Mainstream economists are often quoted as saying such silly things as "We do not want to predict an economic slowdown because that might help bring it about." Such reasoning recalls Neil Young's efforts to stop a thunderstorm during a concert on the album Live Rust: "Maybe if we all think really hard, we can make this rain go away!"

Keynesians turn to central banks to try to spur on consumer spending, while they are at a loss of words to explain in real terms why the economic slowdown has occurred. However, the origins of the trade cycle have been thoroughly explained by Ludwig von Mises and the Austrian school of economics. Although there is not enough room to go into detail of the theory here, the general principle is that central banks cause the trade cycle through their practice of dictating interest rates and inflation.

The combination of these controls results in a distortion of the planning schedules of individuals, and this leads to two things. One, resources that would have been saved to satisfy the wants of others in the future are instead transferred to present spending, and two, marginal borrowers who would not have otherwise borrowed money are impelled to enter the market under the assumption that there exists more capital than there really does. The result is a boom, but eventually the economy must adjust for the malinvestment of capital and the fact that saving has been sacrificed in favor of spending, and the result is the bust.

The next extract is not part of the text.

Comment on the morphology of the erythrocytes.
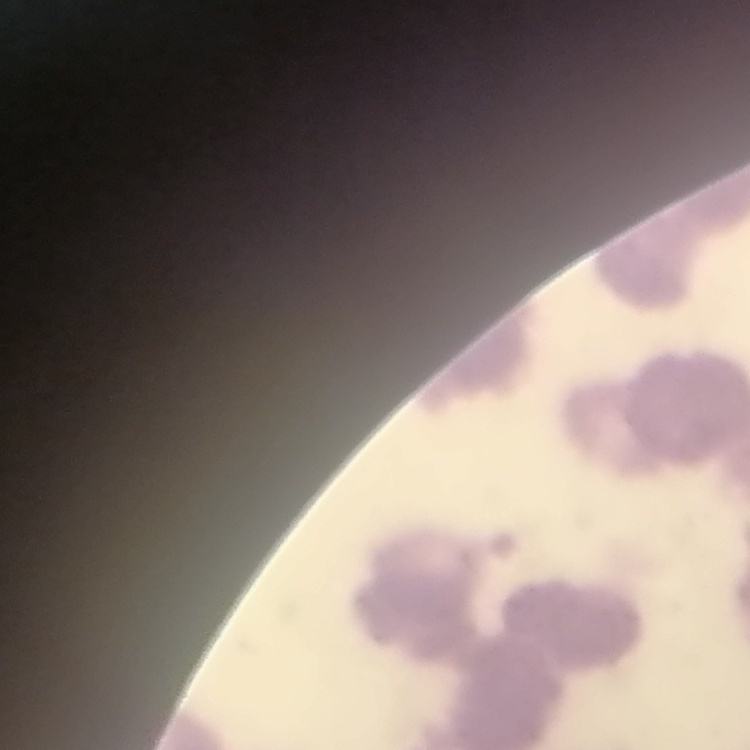
Rouleaux formation.

Thin blood smear. Field's or Giemsa stain. One tile cut from a larger photomicrograph.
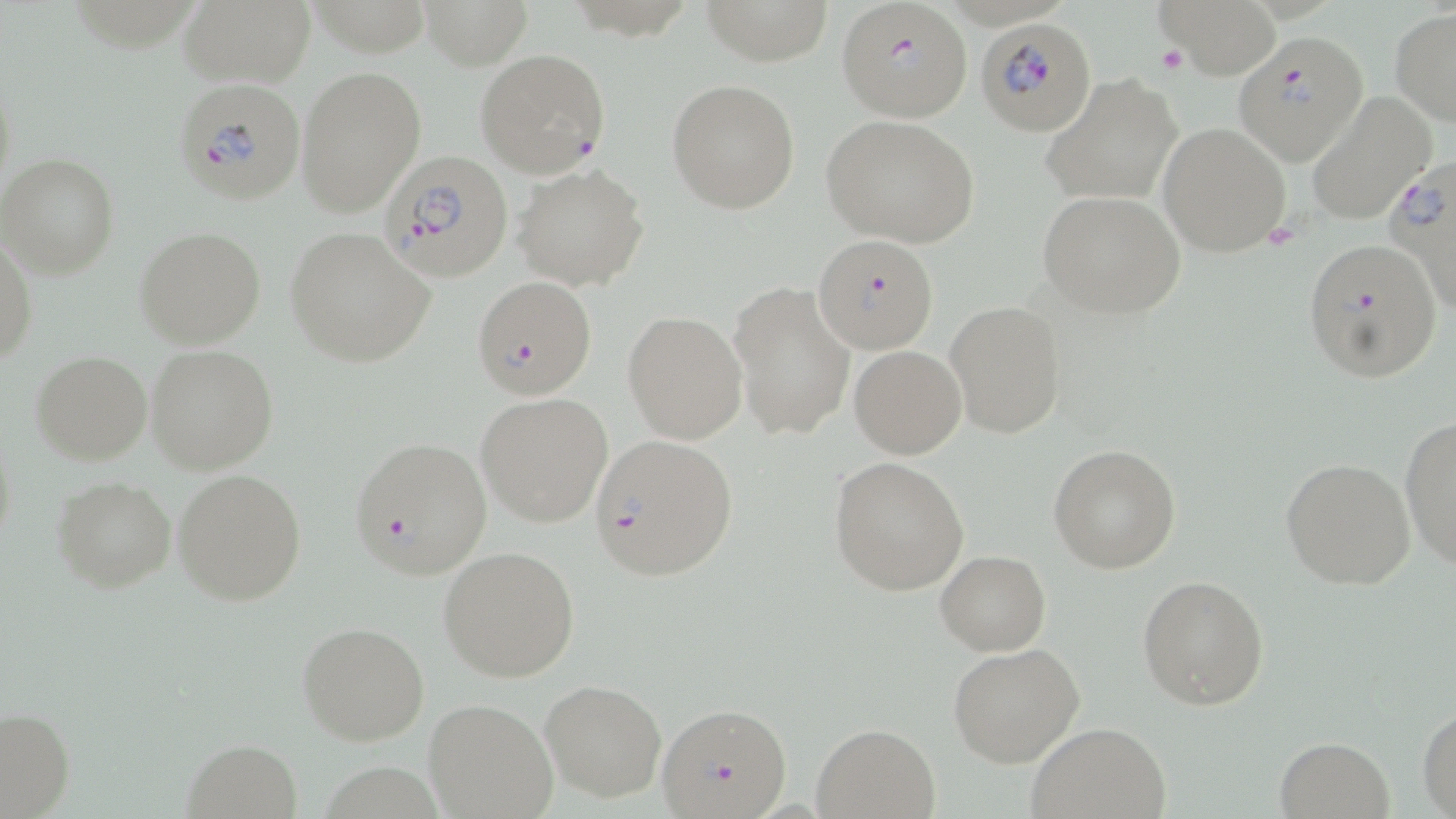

All three of the above fallacies are particularly pursued in times of hardship. War, when it cannot be given a moral rationalization, is given an economic rationalization. Politicians and bureaucrats decide for everyone what lines of production are most wanted and needed. The economic bust is blamed on the fickle public, and calls are made for the Fed to encourage spending.

In defending our lives from the ever-expanding reach of the government, we must also attack the fallacious economics by which statists operate. Otherwise people might start thanking the government when their house burns down, food is rationed to support the war effort, airlines are paid to fly empty planes, and credit expansion prolongs the recession.

Jacob Halbrooks is a senior majoring in electrical engineering.